Они катались на лодке и гуляли на Островах, дважды ездили за город, один раз ночевали в деревне у дальней родственницы Аркадия, причем взяли лодку и уплыли по озеру так далеко, что вернулись к трем часам ночи; хозяйка не без воркотни пустила Валю в дом, а Аркадий устроился на сеновале и потом хвастал, что там было чудесно. Аркадий читал те же книги, что читала она, а порой и сам приносил ей новую интересную книгу. Они вместе волновались перед премьерой «Русского вопроса», и оба с успехом сыграли свои роли, хотя Валя посмеивалась, что ярославский добрый молодец все-таки выглядывал из-под шкуры истинного американца, на что Аркадий отвечал, что пожившей, усталой женщины из нее тоже не получилось.
Все это было хорошо, но они часто ссорились, а за последнее время почти не бывало у них встреч без споров и раздражения. Они препирались из-за книг и из-за погоды, из-за того, кому грести и где ехать — в душном вагоне или на площадке, продуваемой сквозняком. Иногда он вздыхал, что второй такой спорщицы нет во всем свете. Правда, он тоже был не из покладистых, но после каждого спора становился задумчив и печален.
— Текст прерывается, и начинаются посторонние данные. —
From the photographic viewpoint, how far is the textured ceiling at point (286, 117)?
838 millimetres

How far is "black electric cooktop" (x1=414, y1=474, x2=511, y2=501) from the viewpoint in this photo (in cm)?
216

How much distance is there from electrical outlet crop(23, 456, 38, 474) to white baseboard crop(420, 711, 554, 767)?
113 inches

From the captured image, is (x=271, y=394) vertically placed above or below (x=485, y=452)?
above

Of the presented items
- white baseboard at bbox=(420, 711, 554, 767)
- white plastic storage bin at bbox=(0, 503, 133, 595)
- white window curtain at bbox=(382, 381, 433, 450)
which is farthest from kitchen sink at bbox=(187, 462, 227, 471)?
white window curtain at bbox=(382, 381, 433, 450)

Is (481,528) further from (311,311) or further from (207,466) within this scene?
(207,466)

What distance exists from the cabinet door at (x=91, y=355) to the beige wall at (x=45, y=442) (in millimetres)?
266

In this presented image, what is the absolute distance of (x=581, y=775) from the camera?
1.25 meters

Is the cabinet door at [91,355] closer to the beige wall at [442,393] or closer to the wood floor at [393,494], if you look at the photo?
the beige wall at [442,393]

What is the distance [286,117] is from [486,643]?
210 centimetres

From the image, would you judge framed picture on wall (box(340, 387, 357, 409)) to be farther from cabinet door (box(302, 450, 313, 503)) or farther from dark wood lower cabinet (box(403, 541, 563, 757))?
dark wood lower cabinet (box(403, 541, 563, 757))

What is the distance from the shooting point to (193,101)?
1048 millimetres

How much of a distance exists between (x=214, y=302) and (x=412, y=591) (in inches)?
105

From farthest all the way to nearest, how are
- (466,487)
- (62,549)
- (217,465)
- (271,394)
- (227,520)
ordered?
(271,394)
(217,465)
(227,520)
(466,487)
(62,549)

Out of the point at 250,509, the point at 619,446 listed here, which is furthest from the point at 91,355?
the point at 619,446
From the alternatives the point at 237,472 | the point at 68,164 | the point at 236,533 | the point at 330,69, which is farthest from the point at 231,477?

Спохватившись, она давала себе слово не раздражаться и затихала. Она не узнавала себя и жалела Аркадия. Но что было делать, если у нее все кипело внутри, если ей хотелось, чтобы он говорил как раз тогда, когда он молчал, если он брал ее под руку в то время, как ей это мешало, и забывал предложить ей руку тогда, когда нужно было. Ее злило, что в цехе он держался в стороне от нее, как посторонний, а потом злило, если он при всех подходил к ней. Она скучала без него и раздражалась в его присутствии. Ей казалось, что жизнь приговорила ее к Аркадию до того, как она сама его выбрала, и она всем существом сопротивлялась. Она была почти уверена, что в назначенный срок скажет «нет!», и в то же время пугалась мысли, что он уйдет.